| Sometimes HTTrack seems just to check if a file exists on
the remote server even there is no need to download it
(because it has already been in the cache). Of course, it
makes the program slower, especially when it re-read the
previously written cache. Instead of just seconds, it needs
hours just to re-read the cache. I really do not know why
it checks anything on the Internet while reading the cache.
But sometimes such not-wanted checking causes serious
problems. A robot on a certain WWW site checks if you are
downloading only one site a time. If not, it
writes "massive download" and it blocks you off so you
cannot browse the website for some time (let's say, for 3
months) at all.
When I tested HTTrack with this site, I set the proper
option in it but the program did something that I was
detected as a mass-downloader and blocked. I am sure the
only possiblility is that it tried to check if a file
exists in the same time when it was downloading another
file. It should never happen! One file should meen one
file, without exceptions, without any needless checking.
Previously I tested another website copier (Teleport Pro)

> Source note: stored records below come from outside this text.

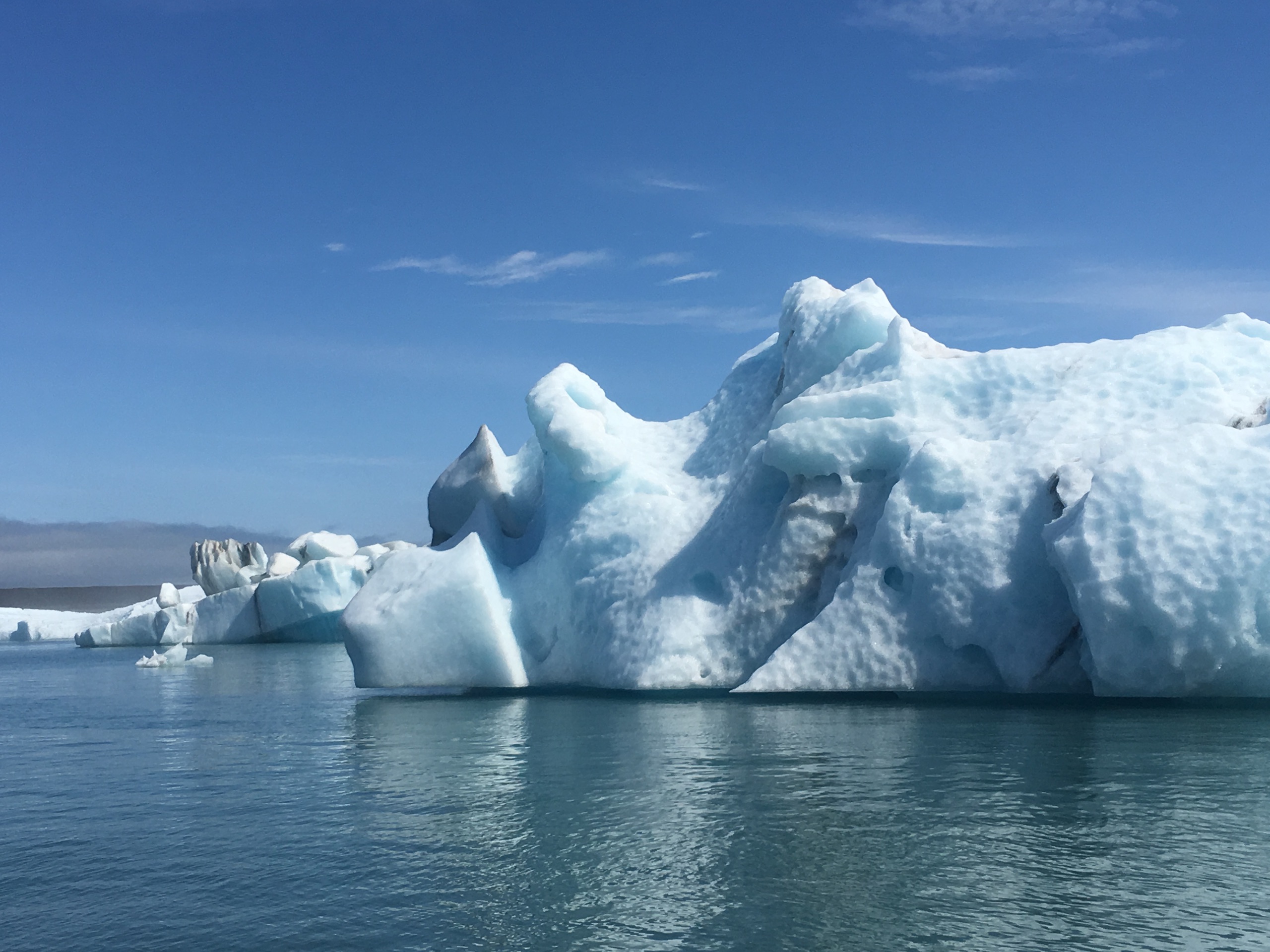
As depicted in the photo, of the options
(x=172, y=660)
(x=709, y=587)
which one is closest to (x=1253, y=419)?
(x=709, y=587)

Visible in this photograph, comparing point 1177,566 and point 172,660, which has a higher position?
point 1177,566

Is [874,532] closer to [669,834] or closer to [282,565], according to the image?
[669,834]

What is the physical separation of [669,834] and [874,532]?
225 inches

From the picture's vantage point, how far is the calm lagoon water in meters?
4.24

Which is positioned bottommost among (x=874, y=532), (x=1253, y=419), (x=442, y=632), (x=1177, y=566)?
(x=442, y=632)

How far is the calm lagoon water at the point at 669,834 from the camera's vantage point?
4.24m

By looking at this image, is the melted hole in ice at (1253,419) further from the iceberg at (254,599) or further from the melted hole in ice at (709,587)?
the iceberg at (254,599)

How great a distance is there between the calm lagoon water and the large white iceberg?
672 millimetres

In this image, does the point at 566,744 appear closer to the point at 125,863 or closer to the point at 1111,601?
the point at 125,863

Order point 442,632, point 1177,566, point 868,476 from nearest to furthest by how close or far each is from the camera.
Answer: point 1177,566, point 868,476, point 442,632

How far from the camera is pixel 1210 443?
9.09 meters

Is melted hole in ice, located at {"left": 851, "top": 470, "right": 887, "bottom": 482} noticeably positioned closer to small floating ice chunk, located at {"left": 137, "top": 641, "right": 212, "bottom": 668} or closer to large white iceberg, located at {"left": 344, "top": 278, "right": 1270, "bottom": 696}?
large white iceberg, located at {"left": 344, "top": 278, "right": 1270, "bottom": 696}

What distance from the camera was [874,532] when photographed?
35.2 feet

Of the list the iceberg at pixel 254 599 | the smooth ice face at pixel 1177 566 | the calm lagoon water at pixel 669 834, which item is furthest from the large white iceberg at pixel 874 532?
the iceberg at pixel 254 599
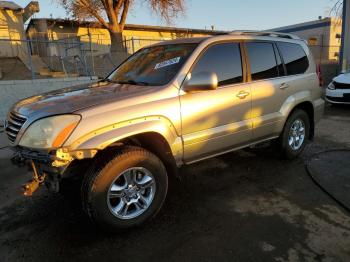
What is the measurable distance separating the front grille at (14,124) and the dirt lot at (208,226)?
3.24ft

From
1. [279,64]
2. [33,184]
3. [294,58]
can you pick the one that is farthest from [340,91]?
[33,184]

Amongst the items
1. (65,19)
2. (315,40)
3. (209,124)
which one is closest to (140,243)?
(209,124)

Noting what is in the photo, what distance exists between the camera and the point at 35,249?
2963mm

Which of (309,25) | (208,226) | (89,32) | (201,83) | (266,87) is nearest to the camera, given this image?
(208,226)

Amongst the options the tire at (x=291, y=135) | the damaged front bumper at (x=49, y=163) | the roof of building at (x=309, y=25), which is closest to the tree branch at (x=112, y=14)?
the tire at (x=291, y=135)

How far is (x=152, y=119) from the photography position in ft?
10.4

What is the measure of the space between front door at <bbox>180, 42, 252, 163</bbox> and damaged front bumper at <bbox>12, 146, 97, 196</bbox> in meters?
1.16

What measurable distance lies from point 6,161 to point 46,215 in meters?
2.54

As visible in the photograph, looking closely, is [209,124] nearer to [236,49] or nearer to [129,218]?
[236,49]

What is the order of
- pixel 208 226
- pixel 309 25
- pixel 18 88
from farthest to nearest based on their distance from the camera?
1. pixel 309 25
2. pixel 18 88
3. pixel 208 226

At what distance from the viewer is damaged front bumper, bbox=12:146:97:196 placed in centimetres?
273

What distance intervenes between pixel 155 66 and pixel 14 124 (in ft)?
5.46

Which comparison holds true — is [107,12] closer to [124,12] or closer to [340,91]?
[124,12]

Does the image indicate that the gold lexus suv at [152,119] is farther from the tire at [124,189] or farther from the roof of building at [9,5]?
the roof of building at [9,5]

with the same site and when I set "only 1 file
simultaneously", all was OK. The robot on the server cannot
detect anything suspected. So I think that the option "1
file" in HtTrack does not work too rigorously (in other
words: it does not work at all... because if you really
need to limit yourself to one file maximum, it REALLY must
be obeyed and no other attempts downloading, no checks if
files exist, no testings on the remote server etc. should
be permitted).
Grzegorz JagodziƱski
| |